INFORMATION PROVIDED:
☆ ☆ ☆ ☆
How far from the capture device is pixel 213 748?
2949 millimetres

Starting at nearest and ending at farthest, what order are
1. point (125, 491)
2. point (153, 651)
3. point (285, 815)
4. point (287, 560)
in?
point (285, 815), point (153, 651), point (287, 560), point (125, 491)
☆ ☆ ☆ ☆
Reproduce every one of the records above word for word, keeping each line in its original order.

How far from the capture device is pixel 213 748?
2949 millimetres

Starting at nearest and ending at farthest, what order are
1. point (125, 491)
2. point (153, 651)
3. point (285, 815)
4. point (287, 560)
in?
point (285, 815), point (153, 651), point (287, 560), point (125, 491)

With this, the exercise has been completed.